DOJ Subpoenas JPMorgan, Bank of America, and Wells Fargo Over Alleged Political Debanking

Federal prosecutors have subpoenaed JPMorgan Chase, Bank of America, and Wells Fargo as part of a probe into whether the banks unlawfully terminated customer accounts for political reasons. The Wall Street Journal reported the story Wednesday, and it was confirmed across multiple outlets by end of day.
WHO IS RUNNING THE PROBE AND WHAT THEY WANT
The subpoenas were issued by the US Attorney's Office for the District of Columbia, led by US Attorney Jeanine Pirro. Prosecutors are seeking two things from each bank: lists of customers whose accounts were closed, and the banks' explanations for each closure. Some subpoenas date back to last year, suggesting the inquiry has been building methodically rather than emerging as a sudden political response.
Prosecutors are examining whether the terminations violated the Financial Institutions Reform, Recovery and Enforcement Act of 1989, a statute traditionally used in bank fraud cases. Pirro's office opened the investigation independently; the Office of the Comptroller of the Currency had not sent referrals to the DOJ before prosecutors pursued it.
THE OPERATION CHOKEPOINT 2.0 CONNECTION
For the crypto industry, this probe directly validates what advocates have called Operation Chokepoint 2.0: a pattern of account closures at major banks during 2022 and 2023 that digital asset executives said targeted them specifically for their involvement in crypto. The name invokes the original Obama-era DOJ initiative that pressured banks to cut ties with legal but politically disfavored industries.
The industry's grievances have been documented publicly for years. Crypto founders described being dropped by banks without explanation, forced to cycle through multiple institutions to keep basic operations running. The most prominent recent example: Strike CEO Jack Mallers said in November 2025 that JPMorgan abruptly closed his accounts, citing the Bank Secrecy Act without further elaboration.
Caitlyn Long, whose application to open Custodia, a fully reserved Bitcoin bank, was denied during that period, framed the subpoenas precisely. The DOJ, she wrote, is collecting evidence of who at Biden's federal bank regulators directed the banks to debank targeted industries and individuals. The subpoenas are not a discovery exercise; they are documentation of something prosecutors believe they already understand.
WHERE THE BANKS STAND
JPMorgan and Bank of America each previously confirmed related probes in regulatory filings. JPMorgan disclosed in its November 2025 quarterly filing that it faced reviews and legal proceedings tied to Trump's August 2025 executive order on debanking. The bank stated that its code of conduct prohibits closing accounts for political or religious reasons. Bank of America made a similar disclosure around the same time. Wells Fargo declined to comment.

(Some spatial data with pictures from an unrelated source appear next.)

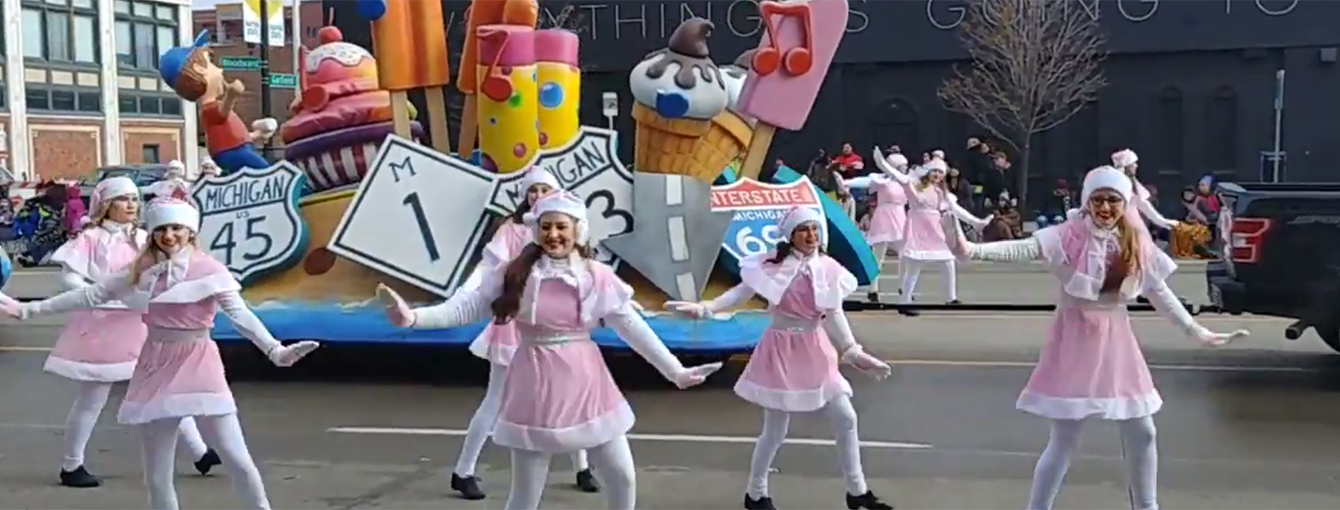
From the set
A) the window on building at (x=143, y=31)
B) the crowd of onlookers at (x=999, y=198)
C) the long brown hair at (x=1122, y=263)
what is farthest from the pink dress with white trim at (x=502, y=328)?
the window on building at (x=143, y=31)

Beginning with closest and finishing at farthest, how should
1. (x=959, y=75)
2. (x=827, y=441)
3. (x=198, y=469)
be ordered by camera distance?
(x=198, y=469) < (x=827, y=441) < (x=959, y=75)

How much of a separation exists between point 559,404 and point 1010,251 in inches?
88.1

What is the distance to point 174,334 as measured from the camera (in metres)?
6.19

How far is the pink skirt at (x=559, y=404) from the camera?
5.32 metres

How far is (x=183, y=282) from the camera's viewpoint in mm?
6133

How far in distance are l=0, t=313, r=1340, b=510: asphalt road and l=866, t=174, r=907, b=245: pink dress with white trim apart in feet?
10.4

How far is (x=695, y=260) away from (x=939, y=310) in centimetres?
568

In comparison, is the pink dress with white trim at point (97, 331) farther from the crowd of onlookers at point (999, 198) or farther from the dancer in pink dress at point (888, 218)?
the crowd of onlookers at point (999, 198)

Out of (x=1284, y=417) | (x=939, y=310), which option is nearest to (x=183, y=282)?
(x=1284, y=417)

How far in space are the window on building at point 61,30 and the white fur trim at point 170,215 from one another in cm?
4232

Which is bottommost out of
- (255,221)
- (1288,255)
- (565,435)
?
(565,435)

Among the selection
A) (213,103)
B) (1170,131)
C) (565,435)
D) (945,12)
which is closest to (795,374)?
(565,435)

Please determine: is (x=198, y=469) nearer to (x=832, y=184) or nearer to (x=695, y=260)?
(x=695, y=260)

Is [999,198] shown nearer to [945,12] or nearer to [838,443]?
[945,12]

The subpoenas extend a broader enforcement campaign that began with Trump's August 2025 executive order directing regulators to review banks' account closure policies for political or religious discrimination. The OCC followed in September, requesting banking data from the nine largest banks it supervises. The Small Business Administration sent similar directives to more than 5,000 banks.
WHAT RESOLUTION ACTUALLY REQUIRES
The probe is a formal government inquiry, not a settlement or a consent order. Whether it produces meaningful structural change for Bitcoin-native businesses, including better access to banking and improved loan terms, depends on whether the subpoenas yield enforcement actions, not just headlines. The investigation has named the right targets and is asking the right questions. What it finds, and what the DOJ does with those findings, is what determines whether this changes anything for the next company that gets quietly dropped by its bank.